_Исходный текст:_
▼
Слова старожила дорогого стоят, тем более, что не расходятся с версией из «Википедии»: «В результате русско-турецкой войны 1787-1791 гг. к России отошла Очаковская область (территория между Бугом и Днестром), и возникла необходимость охраны границ Российской Империи по Черноморскому побережью и Днестру. Сначала эту миссию выполняли казаки Черноморского войска, а после их перевода на Кубань – Екатеринославская конница. В 1796 году указом императора Павла I она была распущена, однако казаки остались в Чернице».
В 1795 году в селе насчитывалось 345 жителей. В XIX веке возведена церковь, открылась приходская школа. Сегодня школы в Чернице нет (детей раньше вози-ли в Малаешты, но все они уже выросли). Часовня же построена одним из односельчан, в настоящее время проживающим вдали от Родины, но не порвавшим с ней.
▲
_Строки, выбранные из коллекции:_
▼
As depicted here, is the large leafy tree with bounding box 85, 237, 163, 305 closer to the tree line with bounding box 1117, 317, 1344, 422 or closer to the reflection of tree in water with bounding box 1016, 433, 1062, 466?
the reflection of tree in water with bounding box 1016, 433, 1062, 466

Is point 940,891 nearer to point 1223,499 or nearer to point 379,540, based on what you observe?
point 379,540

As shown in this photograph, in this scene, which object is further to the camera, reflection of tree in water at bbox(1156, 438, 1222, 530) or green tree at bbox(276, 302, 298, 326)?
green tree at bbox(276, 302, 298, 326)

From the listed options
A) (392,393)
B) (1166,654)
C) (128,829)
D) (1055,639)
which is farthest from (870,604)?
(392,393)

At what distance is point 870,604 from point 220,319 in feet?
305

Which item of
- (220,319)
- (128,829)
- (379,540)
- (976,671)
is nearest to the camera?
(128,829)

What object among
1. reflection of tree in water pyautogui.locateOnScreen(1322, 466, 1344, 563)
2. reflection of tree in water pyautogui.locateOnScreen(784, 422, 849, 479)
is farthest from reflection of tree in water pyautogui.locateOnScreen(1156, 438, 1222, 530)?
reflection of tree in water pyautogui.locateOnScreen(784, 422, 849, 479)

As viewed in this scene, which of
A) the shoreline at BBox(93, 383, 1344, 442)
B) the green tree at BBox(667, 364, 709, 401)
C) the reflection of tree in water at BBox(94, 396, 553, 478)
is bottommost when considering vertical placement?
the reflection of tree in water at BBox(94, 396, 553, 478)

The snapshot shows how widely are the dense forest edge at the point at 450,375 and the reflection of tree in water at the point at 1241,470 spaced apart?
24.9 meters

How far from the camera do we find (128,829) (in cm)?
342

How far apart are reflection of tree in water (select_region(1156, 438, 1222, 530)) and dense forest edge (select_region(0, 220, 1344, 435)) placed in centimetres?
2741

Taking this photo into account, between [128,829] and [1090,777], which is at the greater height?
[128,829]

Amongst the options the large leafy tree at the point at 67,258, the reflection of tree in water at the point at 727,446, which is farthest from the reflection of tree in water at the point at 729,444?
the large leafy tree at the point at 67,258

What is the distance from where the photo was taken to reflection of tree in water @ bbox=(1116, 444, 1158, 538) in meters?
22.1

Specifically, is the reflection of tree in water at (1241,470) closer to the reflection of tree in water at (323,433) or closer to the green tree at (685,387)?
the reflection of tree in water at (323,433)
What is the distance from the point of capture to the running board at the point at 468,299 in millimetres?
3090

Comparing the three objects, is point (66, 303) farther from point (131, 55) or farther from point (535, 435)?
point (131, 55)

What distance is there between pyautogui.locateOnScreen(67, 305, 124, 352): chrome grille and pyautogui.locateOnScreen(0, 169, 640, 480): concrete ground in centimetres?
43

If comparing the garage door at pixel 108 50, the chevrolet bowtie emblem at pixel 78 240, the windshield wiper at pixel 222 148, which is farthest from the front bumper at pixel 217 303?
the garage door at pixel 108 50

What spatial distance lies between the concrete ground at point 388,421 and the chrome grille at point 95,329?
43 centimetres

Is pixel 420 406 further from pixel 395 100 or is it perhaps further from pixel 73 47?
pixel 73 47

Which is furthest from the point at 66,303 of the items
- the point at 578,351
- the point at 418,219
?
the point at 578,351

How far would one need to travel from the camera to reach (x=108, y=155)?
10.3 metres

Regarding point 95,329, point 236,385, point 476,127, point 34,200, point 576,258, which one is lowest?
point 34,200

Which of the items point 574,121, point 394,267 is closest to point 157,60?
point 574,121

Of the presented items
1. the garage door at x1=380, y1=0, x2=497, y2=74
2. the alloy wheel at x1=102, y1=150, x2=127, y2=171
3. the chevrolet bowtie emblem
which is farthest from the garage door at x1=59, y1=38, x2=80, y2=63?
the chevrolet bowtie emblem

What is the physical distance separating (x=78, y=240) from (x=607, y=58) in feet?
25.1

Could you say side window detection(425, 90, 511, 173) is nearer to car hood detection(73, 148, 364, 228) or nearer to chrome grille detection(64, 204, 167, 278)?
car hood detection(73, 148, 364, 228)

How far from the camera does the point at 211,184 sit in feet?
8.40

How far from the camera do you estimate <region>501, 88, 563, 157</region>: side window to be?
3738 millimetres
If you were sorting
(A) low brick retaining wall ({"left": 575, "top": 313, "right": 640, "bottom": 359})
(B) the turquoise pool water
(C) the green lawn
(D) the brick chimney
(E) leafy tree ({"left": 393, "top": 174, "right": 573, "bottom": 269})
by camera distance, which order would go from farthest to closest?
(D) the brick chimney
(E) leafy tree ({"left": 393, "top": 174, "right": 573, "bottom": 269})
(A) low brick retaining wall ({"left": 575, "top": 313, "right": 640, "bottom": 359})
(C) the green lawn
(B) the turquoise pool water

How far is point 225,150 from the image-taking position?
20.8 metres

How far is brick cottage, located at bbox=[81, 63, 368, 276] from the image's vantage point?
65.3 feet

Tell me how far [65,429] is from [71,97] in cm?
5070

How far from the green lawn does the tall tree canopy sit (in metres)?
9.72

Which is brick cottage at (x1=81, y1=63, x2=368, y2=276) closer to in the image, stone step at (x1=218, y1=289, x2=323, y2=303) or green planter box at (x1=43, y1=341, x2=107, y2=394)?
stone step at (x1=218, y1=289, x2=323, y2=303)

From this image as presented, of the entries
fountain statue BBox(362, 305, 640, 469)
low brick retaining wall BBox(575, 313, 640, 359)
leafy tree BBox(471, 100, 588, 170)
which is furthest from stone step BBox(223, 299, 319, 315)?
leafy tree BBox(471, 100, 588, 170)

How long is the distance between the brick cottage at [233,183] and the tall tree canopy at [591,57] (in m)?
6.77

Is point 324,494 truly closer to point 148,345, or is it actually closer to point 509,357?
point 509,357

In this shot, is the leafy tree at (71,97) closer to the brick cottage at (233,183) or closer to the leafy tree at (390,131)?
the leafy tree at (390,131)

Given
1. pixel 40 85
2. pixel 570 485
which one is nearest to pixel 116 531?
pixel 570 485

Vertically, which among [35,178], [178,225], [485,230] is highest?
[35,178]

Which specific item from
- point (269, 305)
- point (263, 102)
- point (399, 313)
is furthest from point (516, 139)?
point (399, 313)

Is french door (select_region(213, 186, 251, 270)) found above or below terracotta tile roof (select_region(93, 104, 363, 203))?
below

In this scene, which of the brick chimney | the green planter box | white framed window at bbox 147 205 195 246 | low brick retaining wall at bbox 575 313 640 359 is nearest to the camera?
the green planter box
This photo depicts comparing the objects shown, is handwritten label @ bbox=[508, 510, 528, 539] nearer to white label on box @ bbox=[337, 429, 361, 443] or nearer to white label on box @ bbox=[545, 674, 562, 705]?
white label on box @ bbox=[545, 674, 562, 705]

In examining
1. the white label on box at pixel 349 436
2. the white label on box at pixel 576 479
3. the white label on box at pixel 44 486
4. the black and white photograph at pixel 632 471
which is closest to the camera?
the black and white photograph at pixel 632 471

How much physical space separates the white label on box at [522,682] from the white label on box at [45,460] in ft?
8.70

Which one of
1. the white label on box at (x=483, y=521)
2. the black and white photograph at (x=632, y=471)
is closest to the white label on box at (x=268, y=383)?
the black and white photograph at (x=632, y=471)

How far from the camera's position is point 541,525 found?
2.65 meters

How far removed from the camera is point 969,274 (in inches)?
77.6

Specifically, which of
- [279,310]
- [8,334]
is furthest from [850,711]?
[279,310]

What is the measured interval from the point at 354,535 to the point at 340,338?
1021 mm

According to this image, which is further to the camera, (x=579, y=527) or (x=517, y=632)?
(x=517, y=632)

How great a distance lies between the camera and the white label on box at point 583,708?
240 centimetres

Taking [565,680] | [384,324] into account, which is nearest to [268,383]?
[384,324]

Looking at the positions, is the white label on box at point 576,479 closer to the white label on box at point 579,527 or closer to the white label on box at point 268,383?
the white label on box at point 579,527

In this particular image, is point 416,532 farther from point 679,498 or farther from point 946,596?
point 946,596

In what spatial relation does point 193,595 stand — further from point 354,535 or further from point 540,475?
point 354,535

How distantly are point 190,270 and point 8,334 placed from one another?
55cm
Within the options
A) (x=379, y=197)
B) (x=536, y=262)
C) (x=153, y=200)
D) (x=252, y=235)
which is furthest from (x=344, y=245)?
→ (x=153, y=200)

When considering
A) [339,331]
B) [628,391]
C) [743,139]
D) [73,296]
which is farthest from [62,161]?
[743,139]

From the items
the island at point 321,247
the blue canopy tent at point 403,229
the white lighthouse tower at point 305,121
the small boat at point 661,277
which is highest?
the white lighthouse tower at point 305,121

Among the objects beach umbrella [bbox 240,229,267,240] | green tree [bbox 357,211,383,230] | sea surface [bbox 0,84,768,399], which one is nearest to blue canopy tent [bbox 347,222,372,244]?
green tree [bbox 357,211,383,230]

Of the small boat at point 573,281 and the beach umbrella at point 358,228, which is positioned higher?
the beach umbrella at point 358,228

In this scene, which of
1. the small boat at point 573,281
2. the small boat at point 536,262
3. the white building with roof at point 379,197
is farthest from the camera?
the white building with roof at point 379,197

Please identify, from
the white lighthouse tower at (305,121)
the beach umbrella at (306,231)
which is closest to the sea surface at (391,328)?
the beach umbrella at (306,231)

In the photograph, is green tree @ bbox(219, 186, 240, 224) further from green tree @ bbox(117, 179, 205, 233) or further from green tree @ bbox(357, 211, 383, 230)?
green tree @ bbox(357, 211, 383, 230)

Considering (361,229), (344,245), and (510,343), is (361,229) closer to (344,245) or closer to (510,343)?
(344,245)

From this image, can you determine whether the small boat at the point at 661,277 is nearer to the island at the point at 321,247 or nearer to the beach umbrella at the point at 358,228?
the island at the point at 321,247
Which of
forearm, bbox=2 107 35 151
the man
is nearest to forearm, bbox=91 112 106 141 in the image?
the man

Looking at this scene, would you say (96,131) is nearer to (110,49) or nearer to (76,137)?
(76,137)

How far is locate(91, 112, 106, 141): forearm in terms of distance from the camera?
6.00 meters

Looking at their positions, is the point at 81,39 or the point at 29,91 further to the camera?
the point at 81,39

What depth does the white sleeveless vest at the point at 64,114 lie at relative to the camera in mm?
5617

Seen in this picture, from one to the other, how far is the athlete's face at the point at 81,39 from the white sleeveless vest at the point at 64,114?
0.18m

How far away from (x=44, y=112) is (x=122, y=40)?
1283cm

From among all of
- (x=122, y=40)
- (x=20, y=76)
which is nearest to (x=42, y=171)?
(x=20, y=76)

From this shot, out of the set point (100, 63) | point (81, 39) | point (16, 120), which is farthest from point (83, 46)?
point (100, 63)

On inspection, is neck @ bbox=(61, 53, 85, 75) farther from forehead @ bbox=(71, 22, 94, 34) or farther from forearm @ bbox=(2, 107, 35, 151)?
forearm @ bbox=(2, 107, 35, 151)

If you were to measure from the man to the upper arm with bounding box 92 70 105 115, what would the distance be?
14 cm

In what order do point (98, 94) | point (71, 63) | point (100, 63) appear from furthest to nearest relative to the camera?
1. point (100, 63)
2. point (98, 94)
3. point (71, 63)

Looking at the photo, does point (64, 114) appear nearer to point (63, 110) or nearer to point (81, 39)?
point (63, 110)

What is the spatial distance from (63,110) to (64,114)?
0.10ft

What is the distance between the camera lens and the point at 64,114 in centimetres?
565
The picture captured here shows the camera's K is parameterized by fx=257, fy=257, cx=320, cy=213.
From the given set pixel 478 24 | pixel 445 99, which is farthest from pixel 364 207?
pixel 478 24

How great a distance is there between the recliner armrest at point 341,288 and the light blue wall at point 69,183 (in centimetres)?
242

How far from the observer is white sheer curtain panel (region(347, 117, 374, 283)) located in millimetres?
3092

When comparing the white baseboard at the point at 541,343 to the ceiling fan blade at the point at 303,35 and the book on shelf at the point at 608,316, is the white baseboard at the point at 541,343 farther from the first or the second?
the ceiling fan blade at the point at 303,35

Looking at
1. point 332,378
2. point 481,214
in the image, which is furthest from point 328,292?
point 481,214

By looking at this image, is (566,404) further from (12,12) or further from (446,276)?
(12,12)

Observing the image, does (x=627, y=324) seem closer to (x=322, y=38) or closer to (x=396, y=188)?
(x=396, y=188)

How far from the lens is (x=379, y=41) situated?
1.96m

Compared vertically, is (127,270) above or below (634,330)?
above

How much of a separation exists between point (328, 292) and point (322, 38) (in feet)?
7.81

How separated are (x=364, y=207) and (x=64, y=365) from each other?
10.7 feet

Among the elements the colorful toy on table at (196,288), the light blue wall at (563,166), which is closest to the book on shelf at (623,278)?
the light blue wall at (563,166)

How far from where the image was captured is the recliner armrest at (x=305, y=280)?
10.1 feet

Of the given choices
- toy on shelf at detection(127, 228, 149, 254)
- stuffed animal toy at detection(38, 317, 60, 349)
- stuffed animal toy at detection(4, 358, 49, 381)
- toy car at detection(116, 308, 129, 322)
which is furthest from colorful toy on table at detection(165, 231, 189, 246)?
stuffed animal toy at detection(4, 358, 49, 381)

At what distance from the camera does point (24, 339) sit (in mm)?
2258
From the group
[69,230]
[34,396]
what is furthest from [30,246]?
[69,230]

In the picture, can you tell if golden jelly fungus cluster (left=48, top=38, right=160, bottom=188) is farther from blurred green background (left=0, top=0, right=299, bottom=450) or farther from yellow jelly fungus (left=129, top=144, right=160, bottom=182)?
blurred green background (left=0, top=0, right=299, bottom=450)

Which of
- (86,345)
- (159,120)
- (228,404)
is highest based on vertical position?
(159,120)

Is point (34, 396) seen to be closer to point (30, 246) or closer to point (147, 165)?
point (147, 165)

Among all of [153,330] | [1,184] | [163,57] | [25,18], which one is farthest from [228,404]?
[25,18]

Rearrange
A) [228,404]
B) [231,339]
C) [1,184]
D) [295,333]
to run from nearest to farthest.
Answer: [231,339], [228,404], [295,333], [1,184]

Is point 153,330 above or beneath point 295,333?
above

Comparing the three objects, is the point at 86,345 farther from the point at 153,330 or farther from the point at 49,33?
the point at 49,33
▲
_Задания:_
- A) Ответьте по тексту о селе Черница:
(i) Какая область отошла к России в результате русско-турецкой войны 1787–1791 гг.?
(ii) Сколько жителей насчитывалось в селе в 1795 году?
(iii) Кем построена часовня?
- B) Продолжите текст о селе Черница, начиная сразу после его последнего предложения.

_Ответы:_
- A)
(i) Очаковская область (территория между Бугом и Днестром).
(ii) 345 жителей.
(iii) Одним из односельчан, который сейчас живёт вдали от Родины, но не порвал с ней.

- B)
Есть ещё в Чернице колодец с большим колесом, повернуть которое под силу разве что сильным людям. По-моему, очень символично. Впрочем, есть и водопровод, и газ, за которые сельчане бесконечно благодарны первому Президенту ПМР Игорю Смирнову.
Ещё много о чем рассказывали нам жители села, и, скажем прямо, далеко не всё рисуется черной краской. Много надежд, связанных с созданием новых сельхозобъединений, частных предприятий, что даст возможность зарабатывать, не покидая место, где родился.
Должен сказать, эффект от вручения газеты не удался. Оказалось, в Черницу исправно доставляются свежие номера «Приднестровья». Добрая весть. Значит, и эту весточку земляки получат.
На прощание Валентина Ефремовна вынесла нам «папиросы» (так она выразилась). Мы думали, и правда, «Беломор», даже заинтересовались, хоть и не курим: вдруг из советских стратегических запасов. А оказалось, она так леденцы называет. Получается, наше впечатление от Черницы ещё и подсластили.
Николай Феч.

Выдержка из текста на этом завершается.